■ **REQUIRED ACTION**
Look for "A moderate to" in the records below, then copy that line and every line after it, exactly and with nothing added.

■ **PROVIDED DATA**
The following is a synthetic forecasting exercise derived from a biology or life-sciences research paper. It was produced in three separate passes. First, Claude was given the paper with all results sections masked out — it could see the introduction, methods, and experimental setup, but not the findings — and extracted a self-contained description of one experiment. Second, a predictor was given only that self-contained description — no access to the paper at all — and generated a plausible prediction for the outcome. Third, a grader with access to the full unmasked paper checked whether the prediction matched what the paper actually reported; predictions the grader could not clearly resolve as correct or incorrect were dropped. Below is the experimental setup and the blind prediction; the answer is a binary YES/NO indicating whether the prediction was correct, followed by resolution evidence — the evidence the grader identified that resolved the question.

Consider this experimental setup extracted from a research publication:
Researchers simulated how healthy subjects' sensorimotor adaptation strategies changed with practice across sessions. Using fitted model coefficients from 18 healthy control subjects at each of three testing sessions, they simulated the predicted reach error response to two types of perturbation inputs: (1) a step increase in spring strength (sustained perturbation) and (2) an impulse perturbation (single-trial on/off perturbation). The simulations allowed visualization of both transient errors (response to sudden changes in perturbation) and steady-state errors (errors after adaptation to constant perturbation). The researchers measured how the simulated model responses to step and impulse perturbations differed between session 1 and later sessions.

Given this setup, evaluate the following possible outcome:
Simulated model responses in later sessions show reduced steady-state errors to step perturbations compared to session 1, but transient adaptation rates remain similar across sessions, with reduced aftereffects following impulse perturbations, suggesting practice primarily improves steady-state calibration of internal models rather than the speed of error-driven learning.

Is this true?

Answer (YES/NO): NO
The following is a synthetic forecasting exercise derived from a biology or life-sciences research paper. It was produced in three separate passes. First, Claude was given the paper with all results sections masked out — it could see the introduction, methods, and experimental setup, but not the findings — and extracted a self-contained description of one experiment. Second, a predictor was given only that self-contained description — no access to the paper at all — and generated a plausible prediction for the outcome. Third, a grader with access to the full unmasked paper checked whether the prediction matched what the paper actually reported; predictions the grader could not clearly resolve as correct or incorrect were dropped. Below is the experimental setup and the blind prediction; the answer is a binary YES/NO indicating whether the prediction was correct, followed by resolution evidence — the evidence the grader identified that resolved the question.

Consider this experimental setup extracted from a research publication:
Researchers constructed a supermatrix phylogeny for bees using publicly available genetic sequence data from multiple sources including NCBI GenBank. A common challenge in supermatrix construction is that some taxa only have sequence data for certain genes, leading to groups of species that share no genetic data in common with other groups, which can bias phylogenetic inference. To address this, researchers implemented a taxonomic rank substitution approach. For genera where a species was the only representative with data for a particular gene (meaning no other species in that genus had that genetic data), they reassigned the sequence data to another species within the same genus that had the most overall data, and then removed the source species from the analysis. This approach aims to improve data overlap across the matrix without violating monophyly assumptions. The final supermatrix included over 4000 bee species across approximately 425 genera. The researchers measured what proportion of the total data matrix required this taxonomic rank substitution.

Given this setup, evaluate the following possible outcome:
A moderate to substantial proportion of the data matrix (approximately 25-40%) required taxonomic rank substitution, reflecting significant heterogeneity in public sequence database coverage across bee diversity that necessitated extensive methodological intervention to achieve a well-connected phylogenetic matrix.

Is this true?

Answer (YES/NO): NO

■ **REPLY**
A moderate to substantial proportion of the data matrix (approximately 25-40%) required taxonomic rank substitution, reflecting significant heterogeneity in public sequence database coverage across bee diversity that necessitated extensive methodological intervention to achieve a well-connected phylogenetic matrix.

Is this true?

Answer (YES/NO): NO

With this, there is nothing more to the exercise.